|soft plastic fishing lures for saltwater fishing|
The first plastic baits are just glorified worms from the bass fishing industry. These lures had long, tubular shapes with a fish shaped tail.
New materials allowed for softer plastic and a rapid expansion in lure types in the saltwater fishing market. Injection molding became a construction technique that any promising lure inventor could master with a handful of soft plastic, a beaker and a microwave. All it required was a mold to pour it in.
Besides being easy to work with, the soft plastic gave lures more swimming action. Anglers quickly learned, that because it was soft, fish held onto it longer.
Soft bodied jigs are available today in huge numbers. Compared to natural hair type jigs, the soft plastics have more flex while retaining their natural size. This gives the lure more action while still looking natural.
These lures can be rigged weedless by adding a small piece of wire, and they can also be rigged on a leadhead to make the lure swim deep.

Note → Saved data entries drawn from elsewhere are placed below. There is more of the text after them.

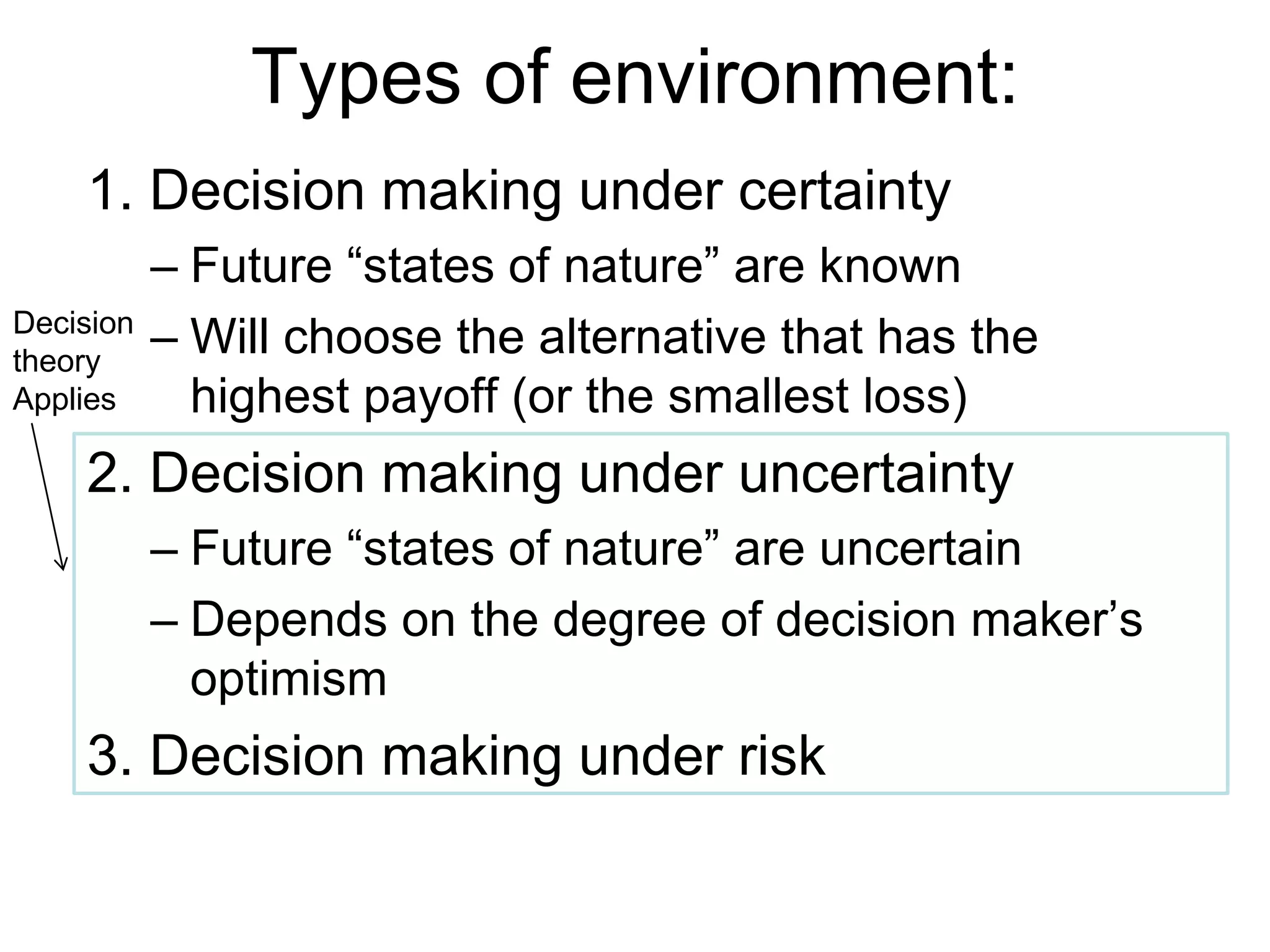 Types of environment:

1. Decision making under certainty

– Future “states of nature” are known

– Will choose the alternative that has the highest payoff (or the smallest loss)

Decision theory Applies

2. Decision making under uncertainty

– Future “states of nature” are uncertain

– Depends on the degree of decision maker’s optimism

3. Decision making under risk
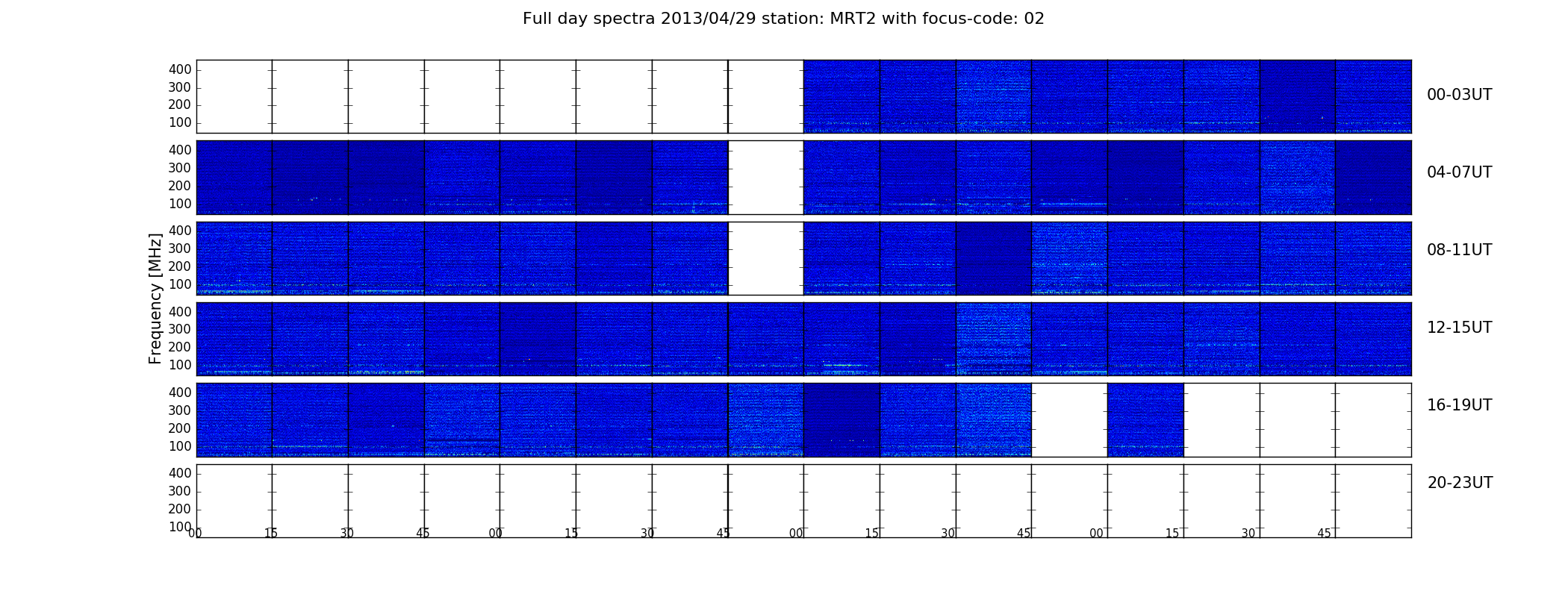 Full day spectra 2013/04/29 station: MRT2 with focus-code: 02

Frequency [MHz]

400
300
200
100

00-03UT

400
300
200
100

04-07UT

400
300
200
100

08-11UT

400
300
200
100

12-15UT

400
300
200
100

16-19UT

400
300
200
100

20-23UT

00 15 30 45 00 15 30 45 00 15 30 45 00 15 30 45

There are also some other soft palstic lures for inshore fishing, such as tube lures, eels and plastic crabs. Small tube lures look like anything from squid to crab, while larger tube lures are made to resemble needlefish/ballyhoo darting through the water, something that drives fish, like barracuda, crazy. Plastic eels are made to resemble sand eels, some are weighted to get them deep off the beach where larger striped bass and bluefish roam. Baitfish and shrimp jigs are colorful, numerous and each has its own degree of wiggle and flash.